**Exercise material**
--------------------------------------------------
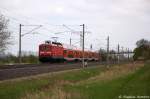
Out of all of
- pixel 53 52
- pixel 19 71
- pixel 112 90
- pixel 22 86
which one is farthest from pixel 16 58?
pixel 112 90

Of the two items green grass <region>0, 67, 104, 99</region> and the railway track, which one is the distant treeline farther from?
green grass <region>0, 67, 104, 99</region>

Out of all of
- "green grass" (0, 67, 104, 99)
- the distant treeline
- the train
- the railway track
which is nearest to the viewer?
"green grass" (0, 67, 104, 99)

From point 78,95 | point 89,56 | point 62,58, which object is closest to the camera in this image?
point 78,95

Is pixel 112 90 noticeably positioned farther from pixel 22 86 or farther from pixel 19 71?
pixel 19 71

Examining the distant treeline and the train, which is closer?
the train

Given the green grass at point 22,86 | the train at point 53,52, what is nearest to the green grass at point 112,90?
the green grass at point 22,86

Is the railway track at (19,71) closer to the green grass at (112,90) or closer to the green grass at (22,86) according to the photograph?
the green grass at (22,86)

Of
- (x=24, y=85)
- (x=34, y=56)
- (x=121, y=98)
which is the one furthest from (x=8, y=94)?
(x=34, y=56)

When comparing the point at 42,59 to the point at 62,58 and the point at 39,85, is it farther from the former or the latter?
the point at 39,85

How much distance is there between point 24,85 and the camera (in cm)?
2488

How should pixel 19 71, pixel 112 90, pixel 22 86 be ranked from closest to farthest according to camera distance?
pixel 112 90 → pixel 22 86 → pixel 19 71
--------------------------------------------------
**Task brief**
Reproduce every item above word for word, leaving out the picture.

**Exercise answer**
Out of all of
- pixel 53 52
- pixel 19 71
- pixel 112 90
- pixel 22 86
which one is farthest from pixel 16 58?
pixel 112 90

Of the two items green grass <region>0, 67, 104, 99</region> and the railway track, which one is the distant treeline farther from?
green grass <region>0, 67, 104, 99</region>

Out of all of
- "green grass" (0, 67, 104, 99)
- the distant treeline
- the train
- the railway track
which is nearest to the viewer?
"green grass" (0, 67, 104, 99)

From point 78,95 | point 89,56 | point 62,58, which object is closest to the camera in this image?
point 78,95

Is pixel 112 90 noticeably positioned farther from pixel 22 86 or farther from pixel 19 71?
pixel 19 71

Examining the distant treeline and the train, which is closer?
the train

Given the green grass at point 22,86 | the train at point 53,52, what is nearest to the green grass at point 112,90?
the green grass at point 22,86

Is the railway track at (19,71) closer to the green grass at (112,90) or closer to the green grass at (22,86) according to the photograph?
the green grass at (22,86)

Of
- (x=24, y=85)
- (x=34, y=56)
- (x=121, y=98)
which is the one furthest from (x=8, y=94)?
(x=34, y=56)

When comparing the point at 42,59 to the point at 62,58 and the point at 39,85, is it farther from the former or the latter?
the point at 39,85

How much distance is there between point 24,85 and the camera (in cm)?
2488

How should pixel 19 71, pixel 112 90, pixel 22 86 be ranked from closest to farthest according to camera distance?
pixel 112 90 → pixel 22 86 → pixel 19 71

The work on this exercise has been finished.